[Exercise passage]
Perhaps running out of space unleashed the children to moor beneath dusk’s umbrella, a water hose, a handful of food, and relish in a voided second.

Under our quaint roof, the side dishes tend to loiter, squatting on our bistro table: ramekins of kimchi, sliced fruits, takuan, a chawan bowl of black beans with cilantro salad. And then, two dinner plates.

Nothing can be spaced out.

It reflects both my atomically privileged lifestyle as well as my challenges as an underachieved renter. Some call my sanctuary on the mountain wasted space: where the not-quite-successful grown ups have our backs up against by-now-they-shoulda and just don’t talk about it. The varying straights and turns consumed less of the distance than I had expected in the expanse of living while trying to earn a life.
[/Exercise passage]
(Work instruction) In the passage about a cramped home, what do some people call the sanctuary on the mountain? Base your answer on the passage alone.
[Data excerpts]
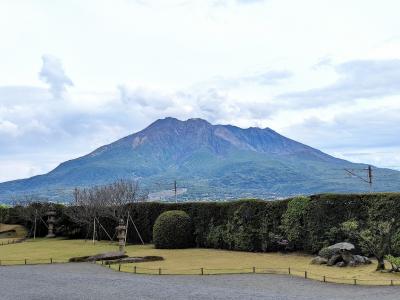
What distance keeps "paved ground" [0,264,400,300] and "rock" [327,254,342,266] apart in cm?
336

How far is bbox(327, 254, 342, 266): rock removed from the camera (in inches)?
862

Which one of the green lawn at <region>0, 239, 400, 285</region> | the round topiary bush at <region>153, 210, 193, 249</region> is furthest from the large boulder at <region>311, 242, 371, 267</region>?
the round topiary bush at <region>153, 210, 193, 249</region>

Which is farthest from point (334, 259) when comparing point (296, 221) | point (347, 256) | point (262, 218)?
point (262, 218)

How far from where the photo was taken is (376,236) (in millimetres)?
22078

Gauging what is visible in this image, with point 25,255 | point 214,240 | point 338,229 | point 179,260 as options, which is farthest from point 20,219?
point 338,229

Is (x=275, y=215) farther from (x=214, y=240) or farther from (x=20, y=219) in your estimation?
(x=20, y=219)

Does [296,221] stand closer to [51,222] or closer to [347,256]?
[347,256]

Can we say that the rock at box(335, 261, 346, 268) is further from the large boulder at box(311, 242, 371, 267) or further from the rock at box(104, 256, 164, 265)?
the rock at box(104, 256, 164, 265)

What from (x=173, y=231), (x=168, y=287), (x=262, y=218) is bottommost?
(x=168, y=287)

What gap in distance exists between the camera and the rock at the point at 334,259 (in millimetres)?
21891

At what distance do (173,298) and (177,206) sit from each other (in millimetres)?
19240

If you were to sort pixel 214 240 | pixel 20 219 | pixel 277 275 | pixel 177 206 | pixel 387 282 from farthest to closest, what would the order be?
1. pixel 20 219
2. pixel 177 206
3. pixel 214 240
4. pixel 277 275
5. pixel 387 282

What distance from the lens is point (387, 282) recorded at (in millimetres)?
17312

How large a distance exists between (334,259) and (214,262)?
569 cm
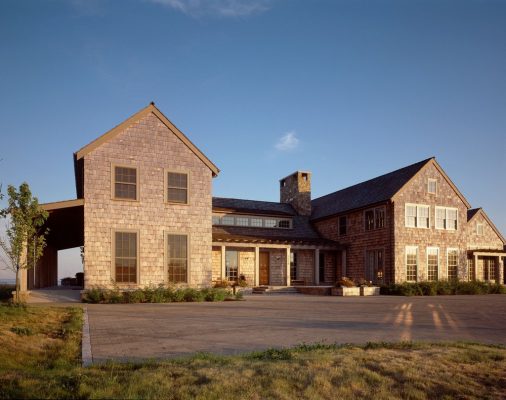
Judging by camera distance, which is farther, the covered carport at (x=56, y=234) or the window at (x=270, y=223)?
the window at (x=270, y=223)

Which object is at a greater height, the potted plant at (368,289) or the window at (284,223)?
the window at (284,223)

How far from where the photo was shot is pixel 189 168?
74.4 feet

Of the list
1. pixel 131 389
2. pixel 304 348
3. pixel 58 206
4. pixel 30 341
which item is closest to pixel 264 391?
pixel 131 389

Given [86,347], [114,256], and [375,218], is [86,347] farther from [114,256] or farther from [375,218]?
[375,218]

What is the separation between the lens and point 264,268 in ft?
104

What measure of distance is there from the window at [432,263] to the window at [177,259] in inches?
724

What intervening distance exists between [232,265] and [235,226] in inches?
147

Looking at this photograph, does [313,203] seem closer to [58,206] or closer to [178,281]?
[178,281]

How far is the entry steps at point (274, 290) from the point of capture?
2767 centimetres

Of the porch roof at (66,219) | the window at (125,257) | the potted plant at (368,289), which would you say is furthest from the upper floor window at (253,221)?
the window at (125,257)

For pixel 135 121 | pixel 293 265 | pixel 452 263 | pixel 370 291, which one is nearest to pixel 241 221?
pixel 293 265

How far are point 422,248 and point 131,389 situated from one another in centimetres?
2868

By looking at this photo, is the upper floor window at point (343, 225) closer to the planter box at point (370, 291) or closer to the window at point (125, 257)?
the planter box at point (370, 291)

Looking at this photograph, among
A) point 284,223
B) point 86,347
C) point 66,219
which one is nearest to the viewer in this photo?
[/Data excerpts]
(Result of the exercise) Wasted space.